== 課題 A ==
霊廟建築についての記事から、「インド、ペルシャ、イスラムの建築様式が融合」から「ンメトリー)となっています。」までの部分を、両端も含めて一字一句そのまま繰り返してください。

== 記事 ==
インド、ペルシャ、イスラムの建築様式が融合
この霊廟の建設にあたっては、建設材料はインド国内だけでなくペルシアやアラビアからも運ばれ、職人はアラブやヨーロッパからも集められたといいます。ここでは常にいろいろな地から来た2万人もの人が建設に携わっていました。廟本体はイスラムの建築様式をベースにインドの伝統的な様式を融合したもので、前後左右4面にはイーワーンと呼ばれるペルシア伝統の尖頭型の開放式のホールが設けられています。また、廟の内部には繊細なアラベスク模様の装飾が施され、外壁にはコーランのカリグラフィー(装飾文字)が彫られています。廟の前に広がる庭園は、水路で東西南北にそれぞれ2分割されたペルシア式のチャハル・バーグ(四分庭園)です。廟の両側に立つ赤いモスクと集会所と合わせ、この霊廟全体が美しい左右対称(シンメトリー)となっています。

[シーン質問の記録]
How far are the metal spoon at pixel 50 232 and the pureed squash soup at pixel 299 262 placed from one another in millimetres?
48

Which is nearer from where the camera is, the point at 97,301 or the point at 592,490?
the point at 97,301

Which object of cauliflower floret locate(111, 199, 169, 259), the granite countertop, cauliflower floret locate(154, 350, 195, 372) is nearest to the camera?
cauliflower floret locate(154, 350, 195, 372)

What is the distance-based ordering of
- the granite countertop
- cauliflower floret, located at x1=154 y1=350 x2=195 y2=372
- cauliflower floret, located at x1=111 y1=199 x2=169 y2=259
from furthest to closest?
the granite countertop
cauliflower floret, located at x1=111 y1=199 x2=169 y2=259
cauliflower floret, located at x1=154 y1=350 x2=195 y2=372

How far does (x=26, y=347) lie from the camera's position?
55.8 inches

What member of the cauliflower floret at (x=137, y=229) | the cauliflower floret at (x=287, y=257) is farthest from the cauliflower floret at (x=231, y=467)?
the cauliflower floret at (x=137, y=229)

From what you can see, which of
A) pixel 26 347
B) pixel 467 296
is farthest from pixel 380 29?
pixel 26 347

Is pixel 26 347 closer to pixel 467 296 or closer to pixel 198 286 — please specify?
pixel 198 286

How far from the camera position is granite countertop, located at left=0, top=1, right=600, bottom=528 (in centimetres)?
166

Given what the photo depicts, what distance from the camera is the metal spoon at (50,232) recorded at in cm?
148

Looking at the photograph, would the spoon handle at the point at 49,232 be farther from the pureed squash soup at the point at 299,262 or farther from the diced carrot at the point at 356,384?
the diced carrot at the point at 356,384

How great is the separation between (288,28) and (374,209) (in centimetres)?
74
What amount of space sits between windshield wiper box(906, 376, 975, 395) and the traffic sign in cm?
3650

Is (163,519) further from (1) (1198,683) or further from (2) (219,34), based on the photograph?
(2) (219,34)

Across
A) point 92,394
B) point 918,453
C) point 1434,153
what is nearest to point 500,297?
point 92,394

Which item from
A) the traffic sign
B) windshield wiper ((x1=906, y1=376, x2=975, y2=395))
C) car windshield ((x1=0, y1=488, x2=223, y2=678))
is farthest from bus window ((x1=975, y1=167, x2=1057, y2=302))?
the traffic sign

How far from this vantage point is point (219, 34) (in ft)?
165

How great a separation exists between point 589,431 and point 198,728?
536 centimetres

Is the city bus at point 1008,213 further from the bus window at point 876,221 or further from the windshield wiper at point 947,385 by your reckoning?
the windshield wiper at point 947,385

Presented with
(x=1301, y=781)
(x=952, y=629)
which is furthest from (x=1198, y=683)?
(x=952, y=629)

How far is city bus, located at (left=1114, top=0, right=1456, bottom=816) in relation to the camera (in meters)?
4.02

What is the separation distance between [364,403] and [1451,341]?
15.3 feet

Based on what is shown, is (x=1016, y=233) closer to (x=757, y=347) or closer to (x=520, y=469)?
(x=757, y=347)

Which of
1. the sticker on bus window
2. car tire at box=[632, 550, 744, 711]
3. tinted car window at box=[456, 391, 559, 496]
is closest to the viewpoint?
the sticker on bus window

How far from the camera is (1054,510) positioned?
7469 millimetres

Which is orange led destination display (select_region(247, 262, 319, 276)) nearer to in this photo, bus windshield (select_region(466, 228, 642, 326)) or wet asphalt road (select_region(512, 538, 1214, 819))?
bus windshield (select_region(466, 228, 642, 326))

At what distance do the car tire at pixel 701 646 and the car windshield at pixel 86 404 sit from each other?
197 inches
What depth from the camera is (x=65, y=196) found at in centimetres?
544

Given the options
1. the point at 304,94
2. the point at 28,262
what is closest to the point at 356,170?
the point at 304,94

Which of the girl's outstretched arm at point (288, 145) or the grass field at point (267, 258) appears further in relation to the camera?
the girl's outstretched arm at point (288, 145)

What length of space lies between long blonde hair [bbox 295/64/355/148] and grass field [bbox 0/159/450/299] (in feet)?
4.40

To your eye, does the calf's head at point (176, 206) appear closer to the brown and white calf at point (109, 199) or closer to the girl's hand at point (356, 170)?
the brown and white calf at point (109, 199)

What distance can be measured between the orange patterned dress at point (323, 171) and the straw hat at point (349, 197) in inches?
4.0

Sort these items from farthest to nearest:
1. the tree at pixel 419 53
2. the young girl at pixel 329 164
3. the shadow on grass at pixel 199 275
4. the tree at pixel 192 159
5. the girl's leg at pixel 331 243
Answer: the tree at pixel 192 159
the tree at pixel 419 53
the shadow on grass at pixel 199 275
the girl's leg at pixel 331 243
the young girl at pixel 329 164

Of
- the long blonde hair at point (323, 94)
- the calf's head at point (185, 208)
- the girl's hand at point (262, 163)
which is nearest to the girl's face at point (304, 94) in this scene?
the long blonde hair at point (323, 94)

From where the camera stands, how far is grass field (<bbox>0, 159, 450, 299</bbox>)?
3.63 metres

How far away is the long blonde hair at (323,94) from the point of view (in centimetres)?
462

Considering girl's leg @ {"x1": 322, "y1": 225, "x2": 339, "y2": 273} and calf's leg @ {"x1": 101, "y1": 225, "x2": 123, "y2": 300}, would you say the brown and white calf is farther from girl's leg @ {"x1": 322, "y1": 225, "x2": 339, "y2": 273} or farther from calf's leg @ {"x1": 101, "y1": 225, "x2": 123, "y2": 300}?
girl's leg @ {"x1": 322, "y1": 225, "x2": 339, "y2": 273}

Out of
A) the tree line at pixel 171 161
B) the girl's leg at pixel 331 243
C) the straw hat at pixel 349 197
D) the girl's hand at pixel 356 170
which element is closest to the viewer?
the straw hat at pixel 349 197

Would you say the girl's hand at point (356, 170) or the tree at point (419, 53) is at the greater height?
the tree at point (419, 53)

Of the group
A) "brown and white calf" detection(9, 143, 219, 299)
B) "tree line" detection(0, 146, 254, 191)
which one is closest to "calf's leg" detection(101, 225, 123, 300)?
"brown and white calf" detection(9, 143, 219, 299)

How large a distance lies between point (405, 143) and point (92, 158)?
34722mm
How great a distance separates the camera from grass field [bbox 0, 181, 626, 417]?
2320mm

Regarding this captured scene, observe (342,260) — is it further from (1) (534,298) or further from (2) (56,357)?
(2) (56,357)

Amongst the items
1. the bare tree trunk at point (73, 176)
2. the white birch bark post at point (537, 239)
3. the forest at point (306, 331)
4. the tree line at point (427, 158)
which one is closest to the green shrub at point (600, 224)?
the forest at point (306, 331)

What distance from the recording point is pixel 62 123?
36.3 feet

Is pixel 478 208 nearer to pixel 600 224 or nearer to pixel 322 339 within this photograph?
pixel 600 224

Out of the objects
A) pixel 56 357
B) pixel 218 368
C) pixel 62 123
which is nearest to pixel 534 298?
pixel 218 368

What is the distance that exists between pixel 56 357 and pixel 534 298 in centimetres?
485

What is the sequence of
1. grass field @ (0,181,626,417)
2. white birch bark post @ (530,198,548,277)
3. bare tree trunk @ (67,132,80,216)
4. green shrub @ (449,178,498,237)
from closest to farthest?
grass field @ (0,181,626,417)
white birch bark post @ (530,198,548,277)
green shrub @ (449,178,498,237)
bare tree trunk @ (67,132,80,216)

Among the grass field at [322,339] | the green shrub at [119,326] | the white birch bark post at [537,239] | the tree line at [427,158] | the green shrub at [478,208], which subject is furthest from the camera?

== 課題 B ==
上にあるシーン質問の行のうち、「Which is nearer」を含む行から「55.8 inches」を含む行までを、両端の行も含めてそのとおりに再現してください。

== 正解出力 A ==
インド、ペルシャ、イスラムの建築様式が融合
この霊廟の建設にあたっては、建設材料はインド国内だけでなくペルシアやアラビアからも運ばれ、職人はアラブやヨーロッパからも集められたといいます。ここでは常にいろいろな地から来た2万人もの人が建設に携わっていました。廟本体はイスラムの建築様式をベースにインドの伝統的な様式を融合したもので、前後左右4面にはイーワーンと呼ばれるペルシア伝統の尖頭型の開放式のホールが設けられています。また、廟の内部には繊細なアラベスク模様の装飾が施され、外壁にはコーランのカリグラフィー(装飾文字)が彫られています。廟の前に広がる庭園は、水路で東西南北にそれぞれ2分割されたペルシア式のチャハル・バーグ(四分庭園)です。廟の両側に立つ赤いモスクと集会所と合わせ、この霊廟全体が美しい左右対称(シンメトリー)となっています。

== 正解出力 B ==
Which is nearer from where the camera is, the point at 97,301 or the point at 592,490?
the point at 97,301

Which object of cauliflower floret locate(111, 199, 169, 259), the granite countertop, cauliflower floret locate(154, 350, 195, 372) is nearest to the camera?
cauliflower floret locate(154, 350, 195, 372)

What is the distance-based ordering of
- the granite countertop
- cauliflower floret, located at x1=154 y1=350 x2=195 y2=372
- cauliflower floret, located at x1=111 y1=199 x2=169 y2=259
from furthest to closest?
the granite countertop
cauliflower floret, located at x1=111 y1=199 x2=169 y2=259
cauliflower floret, located at x1=154 y1=350 x2=195 y2=372

How far does (x=26, y=347) lie from the camera's position?
55.8 inches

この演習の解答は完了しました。